Installing chameleon

Clone the sources from gitlab:

git clone --recursive https://gitlab.inria.fr/solverstack/chameleon.git

Configure with the following for a non-CUDA, MPI-enabled build:

cd chameleon
mkdir build
cd build
cmake .. -DCMAKE_BUILD_TYPE=Debug \
         -DCMAKE_INSTALL_PREFIX=$HOME/gitrepos/hicma/profiling/chameleon/chameleon/build \
         -DCHAMELEON_USE_CUDA=OFF \
         -DCHAMELEON_USE_MPI=ON \
         -DFXT_DIR=/home/1/17M38101/software/fxt-0.3.8 \
         -DSTARPU_DIR=/home/1/17M38101/software/starpu-1.3.2-test \
         -DSTARPU_FIND_COMPONENTS=ON \
         -DCHAMELEON_ENABLE_TRACING=ON
make install

Make sure that you’re using openmpi. For some reason chameleon refuses to work with a starpu that has been compiled with intel-mpi.
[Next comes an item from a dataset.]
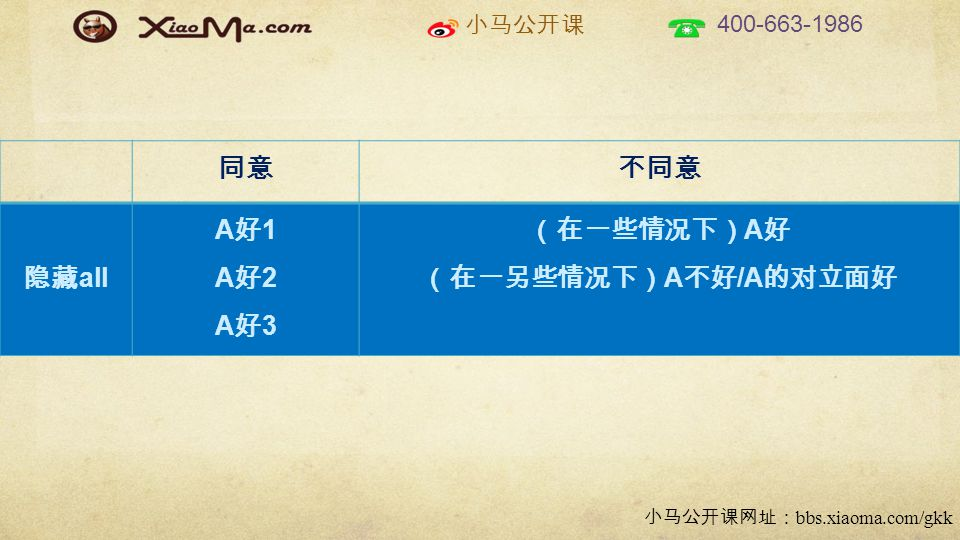 小马公开课 400-663-1986 小马公开课网址: bbs.xiaoma.com/gkk 同意不同意 隐藏 all A好1A好2A好3A好1A好2A好3 (在一些情况下) A 好 (在一另些情况下) A 不好 /A 的对立面好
Compiling and linking your programs

Make sure you have starpu and starpumpi configured in your pkg-config path. You can then get the compiler flags with pkg-config --cflags chameleon and linker flags with pkg-config --libs --static chameleon.

Distributed LU factorization implementations

The chameleon_pzgetrf_nopiv(CHAM_desc_t*, RUNTIME_sequence_t *, RUNTIME_request_t *) function is used for a distributed LU factorization using Chameleon and starpu underneath. It implements a right-looking variant of the LU factorization, which is a very common algorithm made popular by SCALAPACK.

The chameleon_pzgetrf_incpiv() function is a used for a distributed LU using a newer LU algorithm presented in this paper. It claims to have superior performance compared to right-looking LU since communication and computation can be overlapped better.